- _Documento fuente_:
--- --- ---

EU.- El gobernador de Sinaloa, Rubén Rocha Moya, rechazó de manera "categórica y absoluta" las acusaciones formuladas en su contra por la Fiscalía Federal del Distrito Sur de Nueva York. A través de un comunicado oficial, el mandatario aseguró que las imputaciones de colusión con el Cártel de Sinaloa carecen de veracidad y forman parte de una estrategia para desestabilizar el orden constitucional de México.
Rocha Moya vinculó la acusación de la DEA y el Departamento de Justicia con un intento de vulnerar los principios del movimiento que representa:
Argumento Constitucional: Sostuvo que este proceso violenta la soberanía nacional establecida en el artículo 40 de la Constitución, principio que calificó como "invariable e innegociable" para su gobierno.
Ataque al Movimiento: Afirmó que la denuncia no es solo personal, sino que busca golpear los liderazgos emblemáticos de la Cuarta Transformación (4T) y a los ciudadanos que respaldan dicha causa.
Promesa de Prueba: El gobernador aseguró que demostrará con "toda contundencia" la falta de fundamento de los cargos en el momento procesal oportuno.
En su mensaje, el gobernador apeló a la identidad regional para enfrentar el proceso legal iniciado en Estados Unidos:
Dignidad Estatal: "A las y los sinaloenses les digo que demostrarmeos la falta de sustento de esta calumnia", escribió el mandatario.
Estrategia "Perversa": Calificó la apertura del caso en Nueva York como una táctica diseñada para intervenir en la política interna del país.
Respaldo Institucional: Rocha Moya mantiene que su administración ha actuado bajo la ley, negando cualquier vínculo con la facción de "Los Chapitos" descrita en la acusación federal.
A pesar del rechazo del gobernador, la acusación en el Distrito Sur de Nueva York permanece activa y representa uno de los desafíos más graves para un mandatario estatal en funciones. Mientras Rocha Moya enmarca el caso como una disputa de soberanía, la justicia estadounidense mantiene los cargos por conspiración para el tráfico de fentanilo y armas, lo que genera una presión inédita sobre la administración federal para definir su postura ante la posible solicitud de comparecencia o extradición del mandatario sinaloense.

--- --- ---

- _Registros del conjunto de datos_:
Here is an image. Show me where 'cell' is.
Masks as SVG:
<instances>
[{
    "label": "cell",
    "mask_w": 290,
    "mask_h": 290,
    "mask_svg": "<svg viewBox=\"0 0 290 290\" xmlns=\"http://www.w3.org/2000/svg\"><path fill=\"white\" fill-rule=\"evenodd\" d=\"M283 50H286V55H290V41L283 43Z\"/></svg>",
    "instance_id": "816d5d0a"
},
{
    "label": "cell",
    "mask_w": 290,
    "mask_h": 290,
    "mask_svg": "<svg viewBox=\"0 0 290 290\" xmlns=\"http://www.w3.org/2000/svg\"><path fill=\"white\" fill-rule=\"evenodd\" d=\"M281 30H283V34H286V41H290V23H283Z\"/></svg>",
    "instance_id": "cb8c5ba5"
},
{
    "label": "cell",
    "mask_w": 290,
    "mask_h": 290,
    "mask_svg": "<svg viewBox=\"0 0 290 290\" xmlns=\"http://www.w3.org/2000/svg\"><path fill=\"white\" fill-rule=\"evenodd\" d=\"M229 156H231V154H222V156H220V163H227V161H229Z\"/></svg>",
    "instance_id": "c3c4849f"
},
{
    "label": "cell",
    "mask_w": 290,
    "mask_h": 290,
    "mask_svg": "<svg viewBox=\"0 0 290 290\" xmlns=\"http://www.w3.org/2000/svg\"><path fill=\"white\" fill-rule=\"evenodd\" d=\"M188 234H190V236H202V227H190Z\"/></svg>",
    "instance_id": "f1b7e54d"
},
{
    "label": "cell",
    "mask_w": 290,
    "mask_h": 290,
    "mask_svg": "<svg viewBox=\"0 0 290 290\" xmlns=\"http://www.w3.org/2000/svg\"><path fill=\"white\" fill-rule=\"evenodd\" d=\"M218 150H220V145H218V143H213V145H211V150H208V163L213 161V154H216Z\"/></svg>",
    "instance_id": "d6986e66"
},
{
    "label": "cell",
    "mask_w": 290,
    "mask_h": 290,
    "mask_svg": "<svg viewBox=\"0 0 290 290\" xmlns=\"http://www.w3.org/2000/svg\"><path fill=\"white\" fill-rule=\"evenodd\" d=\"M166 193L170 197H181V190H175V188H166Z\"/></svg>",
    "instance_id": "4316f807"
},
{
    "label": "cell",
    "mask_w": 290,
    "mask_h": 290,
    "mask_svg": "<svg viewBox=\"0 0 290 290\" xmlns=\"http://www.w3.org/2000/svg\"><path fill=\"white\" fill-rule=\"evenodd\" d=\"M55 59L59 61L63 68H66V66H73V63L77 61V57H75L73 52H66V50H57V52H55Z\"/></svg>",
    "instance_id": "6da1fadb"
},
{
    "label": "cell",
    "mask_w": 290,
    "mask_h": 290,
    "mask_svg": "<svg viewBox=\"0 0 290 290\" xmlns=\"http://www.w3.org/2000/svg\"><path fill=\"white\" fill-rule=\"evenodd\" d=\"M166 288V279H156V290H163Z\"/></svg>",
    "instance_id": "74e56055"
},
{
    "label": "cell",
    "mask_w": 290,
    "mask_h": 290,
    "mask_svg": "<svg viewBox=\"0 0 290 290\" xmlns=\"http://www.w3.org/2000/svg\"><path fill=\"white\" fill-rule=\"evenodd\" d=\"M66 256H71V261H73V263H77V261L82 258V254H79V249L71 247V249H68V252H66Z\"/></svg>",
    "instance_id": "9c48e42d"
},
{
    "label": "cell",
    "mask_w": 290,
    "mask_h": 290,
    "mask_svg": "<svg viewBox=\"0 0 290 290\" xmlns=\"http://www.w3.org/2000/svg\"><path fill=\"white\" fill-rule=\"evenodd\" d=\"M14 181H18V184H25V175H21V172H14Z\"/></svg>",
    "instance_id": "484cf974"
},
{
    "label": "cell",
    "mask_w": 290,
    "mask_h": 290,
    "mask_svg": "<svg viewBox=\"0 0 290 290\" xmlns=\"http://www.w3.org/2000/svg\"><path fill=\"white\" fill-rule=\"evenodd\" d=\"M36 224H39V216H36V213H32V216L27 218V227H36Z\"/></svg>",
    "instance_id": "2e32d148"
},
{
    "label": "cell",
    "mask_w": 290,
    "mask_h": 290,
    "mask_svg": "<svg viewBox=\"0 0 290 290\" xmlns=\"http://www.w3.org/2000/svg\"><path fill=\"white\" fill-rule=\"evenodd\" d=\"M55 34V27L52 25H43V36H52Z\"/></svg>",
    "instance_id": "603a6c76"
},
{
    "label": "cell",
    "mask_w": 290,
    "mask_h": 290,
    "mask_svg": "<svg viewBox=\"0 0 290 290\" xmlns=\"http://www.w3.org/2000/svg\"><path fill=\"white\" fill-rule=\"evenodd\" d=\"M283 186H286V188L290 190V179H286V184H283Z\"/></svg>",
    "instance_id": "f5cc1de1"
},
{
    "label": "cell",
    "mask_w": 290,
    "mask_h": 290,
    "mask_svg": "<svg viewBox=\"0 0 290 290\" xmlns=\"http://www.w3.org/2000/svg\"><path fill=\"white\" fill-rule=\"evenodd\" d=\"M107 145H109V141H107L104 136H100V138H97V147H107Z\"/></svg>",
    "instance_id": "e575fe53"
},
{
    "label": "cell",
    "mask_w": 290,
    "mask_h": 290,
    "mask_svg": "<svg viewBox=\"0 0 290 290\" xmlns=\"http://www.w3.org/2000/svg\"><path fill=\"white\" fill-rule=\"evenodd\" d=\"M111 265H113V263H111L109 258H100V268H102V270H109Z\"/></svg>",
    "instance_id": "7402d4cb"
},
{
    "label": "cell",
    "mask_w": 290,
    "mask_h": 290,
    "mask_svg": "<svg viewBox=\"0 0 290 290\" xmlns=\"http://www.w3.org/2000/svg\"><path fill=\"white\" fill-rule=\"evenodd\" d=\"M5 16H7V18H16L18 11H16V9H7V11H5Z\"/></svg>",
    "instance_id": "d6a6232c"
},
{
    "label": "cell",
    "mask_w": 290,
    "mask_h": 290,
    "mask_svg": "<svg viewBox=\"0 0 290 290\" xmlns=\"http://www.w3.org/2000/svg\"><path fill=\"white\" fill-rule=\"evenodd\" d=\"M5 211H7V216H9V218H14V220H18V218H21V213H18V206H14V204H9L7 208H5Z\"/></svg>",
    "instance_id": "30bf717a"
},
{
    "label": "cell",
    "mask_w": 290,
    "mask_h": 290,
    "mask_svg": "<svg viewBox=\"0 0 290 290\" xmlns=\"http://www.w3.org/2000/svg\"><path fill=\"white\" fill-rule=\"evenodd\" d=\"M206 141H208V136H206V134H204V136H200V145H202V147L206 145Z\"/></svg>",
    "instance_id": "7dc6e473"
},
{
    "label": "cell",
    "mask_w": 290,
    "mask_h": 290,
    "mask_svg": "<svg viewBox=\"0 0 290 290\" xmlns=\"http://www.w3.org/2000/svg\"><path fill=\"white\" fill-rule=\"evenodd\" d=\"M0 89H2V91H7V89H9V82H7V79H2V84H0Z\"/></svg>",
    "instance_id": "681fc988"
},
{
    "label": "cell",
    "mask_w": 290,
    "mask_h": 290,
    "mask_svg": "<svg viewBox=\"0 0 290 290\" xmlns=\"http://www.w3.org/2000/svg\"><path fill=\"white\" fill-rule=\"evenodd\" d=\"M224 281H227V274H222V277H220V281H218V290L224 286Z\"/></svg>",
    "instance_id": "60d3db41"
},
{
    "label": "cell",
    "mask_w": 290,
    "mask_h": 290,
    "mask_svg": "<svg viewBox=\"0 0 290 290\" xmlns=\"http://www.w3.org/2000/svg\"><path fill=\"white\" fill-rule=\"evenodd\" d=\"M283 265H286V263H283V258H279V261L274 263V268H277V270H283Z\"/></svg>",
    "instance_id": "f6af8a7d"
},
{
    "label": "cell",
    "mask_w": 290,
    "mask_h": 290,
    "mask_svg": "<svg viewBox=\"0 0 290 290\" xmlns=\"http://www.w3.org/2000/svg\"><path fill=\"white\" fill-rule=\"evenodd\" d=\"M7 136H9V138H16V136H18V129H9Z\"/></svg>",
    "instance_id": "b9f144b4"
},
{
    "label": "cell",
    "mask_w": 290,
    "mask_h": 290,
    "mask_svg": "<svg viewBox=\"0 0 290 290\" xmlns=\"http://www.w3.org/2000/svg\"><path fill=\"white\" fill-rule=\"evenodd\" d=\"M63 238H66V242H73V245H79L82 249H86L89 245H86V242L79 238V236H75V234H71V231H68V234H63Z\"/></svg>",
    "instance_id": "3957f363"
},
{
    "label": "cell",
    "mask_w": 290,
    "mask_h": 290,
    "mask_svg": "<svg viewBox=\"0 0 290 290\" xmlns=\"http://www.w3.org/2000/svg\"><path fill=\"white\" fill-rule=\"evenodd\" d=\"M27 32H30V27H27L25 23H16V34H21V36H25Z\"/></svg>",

--- --- ---

- _Tareas por realizar_:
1. Reproduce el fragmento de la nota sobre el gobernador de Sinaloa que comienza con las palabras que contienen "Rocha Moya vinculó" y concluye con "para su gobierno.".
2. Según la nota sobre el gobernador de Sinaloa, ¿qué artículo de la Constitución afirma Rocha Moya que violenta este proceso?

- _Soluciones por tarea_:
1.
Rocha Moya vinculó la acusación de la DEA y el Departamento de Justicia con un intento de vulnerar los principios del movimiento que representa:
Argumento Constitucional: Sostuvo que este proceso violenta la soberanía nacional establecida en el artículo 40 de la Constitución, principio que calificó como "invariable e innegociable" para su gobierno.

2. El artículo 40 de la Constitución.